### Exercise set:
• 1. In the text on democracy and development in Africa, give again the words from "In Africa though, strong" to "a high-income country." without any change.
• 2. According to the text on democracy and development in Africa, what share of Madagascar's population lived on less than US$1.90 a day in 2019?

*** Text shown Section Begins ***

The democratic reversal has exposed the fragility of African democracy and the threat of political instability. It also questions whether democracy is delivering the expected development dividends. The relationship is an issue of contention among scholars. Some hold that democratic regimes undermine development; others say they enhance it. Arguments have been made that economic development facilitates democracy, while some schools of thought say it has no significant impact on growth.
In Africa though, strong relationships can be observed. Using both the EIU and V-Dem index scores in 2019, nine countries ranked as the top 10 African democracies have a very high, high or medium human development score. (Mauritius is very high, Seychelles, Botswana, South Africa and Tunisia are high, and São Tomé & Príncipe, Ghana and Namibia are medium.)
And except for Madagascar, all countries ranked as the top 10 democracies by at least one of the two indexes are middle-income countries, with Seychelles being a high-income country.
In terms of poverty reduction, less than 3% of Mauritius, Seychelles, Cabo Verde and Tunisia’s populations live on under US$1.90 a day. Ghana, Botswana, Namibia and South Africa have a US$1.90 poverty rate of 9.7%, 11.8%, 17.1% and 17.2% of their populations respectively.
How then do we explain why some countries ranked as democratic perform very poorly on development indexes? States like Lesotho, Senegal and Madagascar all score low on human development. In fact, in 2019, 73.2% of Madagascar’s population lived on less than US$1.90 a day. For Lesotho and Senegal, this is 36.4% and 29.7% respectively.
The difference in the development rate in these countries can be attributed to their level of governance. Democratic states such as Seychelles, Mauritius, Cabo Verde and Botswana have high scores on governance indexes and are also more developed. On the other hand, democratic countries such as Madagascar and Lesotho, which perform poorer on such indexes, have low development.
This suggests that good governance may serve as an intervening factor between democracy and development. Good governance in the form of rule of law and justice, accountability, transparency and anti-corruption, is necessary to drive growth.
Could there be alternative routes to development? Does autocracy yield the desired results? Comparing the 10 worst African democracies using the above indexes reveals an interesting relationship between authoritarian regimes and levels of development.
Most at the bottom of the democratic indexes are low-income countries (Guinea-Bissau, Eritrea, Burundi, Chad, CAR, Democratic Republic of the Congo (DRC), Somalia, Congo and South Sudan). And they have low human development (Djibouti, Sudan, Guinea-Bissau, Eritrea, Burundi, Chad, CAR, DRC, Somalia and South Sudan).
Indeed, states such as Somalia, Burundi, CAR, DRC, Guinea-Bissau, Chad and South Sudan – which are at the bottom of democracy indexes – are also at the bottom of governance and development indexes. Over 70% of people in South Sudan, the DRC, CAR and Burundi live below the poverty line of US$1.90 a day.
Likewise, Guinea-Bissau, Congo, Somalia and Chad have a high poverty rate. In addition to their poor governance, another common feature is years of political instability. So authoritarian regimes coupled with instability, poor leadership and weak governance produce the worst outcomes for development.
There are a few exceptions in which authoritarian regimes appear to perform better on development indexes. Countries like Libya, Equatorial Guinea and Algeria, which are highly undemocratic, have performed better on development. They are middle-income and have high human development indexes and poverty rates of less than 2%.
So irrespective of the regime type, good governance promotes development. Visionary leadership and strong institutions are Africa’s surest pathway to achieving sustainable development. This means that democratic states should focus not just on elections, but on achieving good governance.

*** Text shown Section Ends ***
*** Source material Section Begins ***

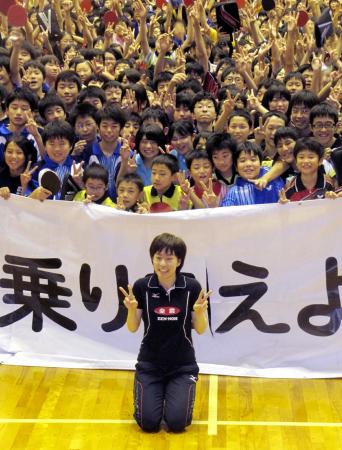 　約７００人の小中学生に後押しされ、今後の健闘を誓う石川佳純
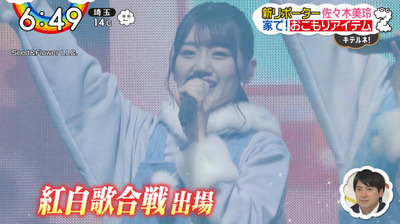 bandicam 2020-03-31 06-49-32-022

*** Source material Section Ends ***

### Responses to the exercise:
• 1.
In Africa though, strong relationships can be observed. Using both the EIU and V-Dem index scores in 2019, nine countries ranked as the top 10 African democracies have a very high, high or medium human development score. (Mauritius is very high, Seychelles, Botswana, South Africa and Tunisia are high, and São Tomé & Príncipe, Ghana and Namibia are medium.)
And except for Madagascar, all countries ranked as the top 10 democracies by at least one of the two indexes are middle-income countries, with Seychelles being a high-income country.

• 2. 73.2%